■ Exercise aim
Copy each line below that includes "marking".

■ Data shown
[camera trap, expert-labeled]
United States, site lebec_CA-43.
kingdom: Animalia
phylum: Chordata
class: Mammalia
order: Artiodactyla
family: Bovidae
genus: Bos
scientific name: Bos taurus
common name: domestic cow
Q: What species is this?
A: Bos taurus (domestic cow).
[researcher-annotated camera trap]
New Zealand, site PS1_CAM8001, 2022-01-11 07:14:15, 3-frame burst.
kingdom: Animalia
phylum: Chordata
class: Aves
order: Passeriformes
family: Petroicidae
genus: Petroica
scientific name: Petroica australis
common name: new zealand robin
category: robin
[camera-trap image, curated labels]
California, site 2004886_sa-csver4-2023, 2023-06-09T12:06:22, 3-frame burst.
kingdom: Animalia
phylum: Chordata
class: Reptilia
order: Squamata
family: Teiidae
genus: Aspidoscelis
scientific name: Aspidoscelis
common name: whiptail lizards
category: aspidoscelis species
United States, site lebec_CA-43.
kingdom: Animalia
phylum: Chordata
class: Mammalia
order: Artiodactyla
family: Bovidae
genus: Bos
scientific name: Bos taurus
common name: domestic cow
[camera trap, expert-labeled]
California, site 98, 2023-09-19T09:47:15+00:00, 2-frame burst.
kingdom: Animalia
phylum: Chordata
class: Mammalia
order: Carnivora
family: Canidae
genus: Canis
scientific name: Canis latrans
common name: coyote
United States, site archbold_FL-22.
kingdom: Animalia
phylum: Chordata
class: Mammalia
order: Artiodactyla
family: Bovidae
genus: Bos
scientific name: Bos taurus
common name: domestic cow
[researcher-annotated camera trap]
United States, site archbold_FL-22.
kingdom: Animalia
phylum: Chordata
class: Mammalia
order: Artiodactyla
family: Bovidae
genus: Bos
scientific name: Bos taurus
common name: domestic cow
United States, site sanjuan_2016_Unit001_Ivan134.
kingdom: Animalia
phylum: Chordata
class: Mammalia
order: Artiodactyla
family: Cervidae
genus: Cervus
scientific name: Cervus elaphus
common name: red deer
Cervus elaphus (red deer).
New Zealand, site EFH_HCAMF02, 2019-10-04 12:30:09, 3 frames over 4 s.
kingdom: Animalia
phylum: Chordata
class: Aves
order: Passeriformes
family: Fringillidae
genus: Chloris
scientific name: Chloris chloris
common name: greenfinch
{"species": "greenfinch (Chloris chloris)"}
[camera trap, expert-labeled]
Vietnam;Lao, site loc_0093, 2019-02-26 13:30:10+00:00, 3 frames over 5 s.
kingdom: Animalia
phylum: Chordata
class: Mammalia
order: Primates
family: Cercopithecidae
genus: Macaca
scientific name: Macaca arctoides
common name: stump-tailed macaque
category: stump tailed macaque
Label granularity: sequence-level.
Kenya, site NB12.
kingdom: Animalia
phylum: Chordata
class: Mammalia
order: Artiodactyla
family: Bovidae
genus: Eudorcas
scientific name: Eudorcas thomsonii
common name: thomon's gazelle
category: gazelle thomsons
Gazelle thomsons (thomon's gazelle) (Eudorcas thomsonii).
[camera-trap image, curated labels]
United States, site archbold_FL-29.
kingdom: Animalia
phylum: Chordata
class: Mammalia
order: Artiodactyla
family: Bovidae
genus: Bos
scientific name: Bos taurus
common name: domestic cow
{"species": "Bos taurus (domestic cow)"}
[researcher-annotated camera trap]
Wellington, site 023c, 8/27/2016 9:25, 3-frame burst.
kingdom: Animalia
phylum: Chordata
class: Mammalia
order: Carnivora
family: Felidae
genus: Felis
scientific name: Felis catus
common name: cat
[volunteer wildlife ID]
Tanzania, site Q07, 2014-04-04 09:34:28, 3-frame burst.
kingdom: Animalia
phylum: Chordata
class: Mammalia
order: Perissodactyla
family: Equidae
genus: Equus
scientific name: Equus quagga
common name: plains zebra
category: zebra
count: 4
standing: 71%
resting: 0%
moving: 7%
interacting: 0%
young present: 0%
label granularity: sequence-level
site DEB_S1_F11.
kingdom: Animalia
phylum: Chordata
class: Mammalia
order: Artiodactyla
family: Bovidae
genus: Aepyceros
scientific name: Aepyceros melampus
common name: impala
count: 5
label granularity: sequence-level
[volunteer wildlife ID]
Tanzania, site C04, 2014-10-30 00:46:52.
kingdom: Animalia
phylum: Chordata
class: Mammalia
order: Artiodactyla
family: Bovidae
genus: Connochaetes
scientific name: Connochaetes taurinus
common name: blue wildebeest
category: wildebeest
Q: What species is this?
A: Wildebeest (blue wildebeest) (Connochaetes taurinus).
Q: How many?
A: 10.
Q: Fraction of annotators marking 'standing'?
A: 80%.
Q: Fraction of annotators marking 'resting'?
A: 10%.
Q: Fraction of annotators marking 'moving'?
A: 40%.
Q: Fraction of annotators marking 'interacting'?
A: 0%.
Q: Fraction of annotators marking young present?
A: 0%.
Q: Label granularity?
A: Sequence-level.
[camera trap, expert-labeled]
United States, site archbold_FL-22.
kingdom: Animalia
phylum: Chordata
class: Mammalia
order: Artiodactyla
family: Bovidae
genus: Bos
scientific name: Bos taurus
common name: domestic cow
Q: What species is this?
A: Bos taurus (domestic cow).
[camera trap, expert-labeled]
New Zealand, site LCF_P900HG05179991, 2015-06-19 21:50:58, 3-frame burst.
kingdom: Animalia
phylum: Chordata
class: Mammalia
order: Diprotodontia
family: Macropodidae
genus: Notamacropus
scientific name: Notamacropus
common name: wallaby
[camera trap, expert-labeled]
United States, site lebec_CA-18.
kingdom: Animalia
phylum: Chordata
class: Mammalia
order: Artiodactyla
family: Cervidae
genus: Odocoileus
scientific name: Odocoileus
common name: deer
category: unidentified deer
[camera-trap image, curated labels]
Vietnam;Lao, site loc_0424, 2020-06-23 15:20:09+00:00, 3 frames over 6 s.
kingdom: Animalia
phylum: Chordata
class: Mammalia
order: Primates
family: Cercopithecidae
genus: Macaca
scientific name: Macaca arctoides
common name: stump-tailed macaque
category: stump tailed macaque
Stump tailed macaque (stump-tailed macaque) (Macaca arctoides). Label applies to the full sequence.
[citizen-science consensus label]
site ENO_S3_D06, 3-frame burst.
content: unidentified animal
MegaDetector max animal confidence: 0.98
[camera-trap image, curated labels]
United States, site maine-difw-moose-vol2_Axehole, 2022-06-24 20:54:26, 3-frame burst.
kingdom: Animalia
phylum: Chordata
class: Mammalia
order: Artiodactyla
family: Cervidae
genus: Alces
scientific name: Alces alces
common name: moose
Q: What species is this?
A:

■ Exercise answer
Q: Fraction of annotators marking 'standing'?
Q: Fraction of annotators marking 'resting'?
Q: Fraction of annotators marking 'moving'?
Q: Fraction of annotators marking 'interacting'?
Q: Fraction of annotators marking young present?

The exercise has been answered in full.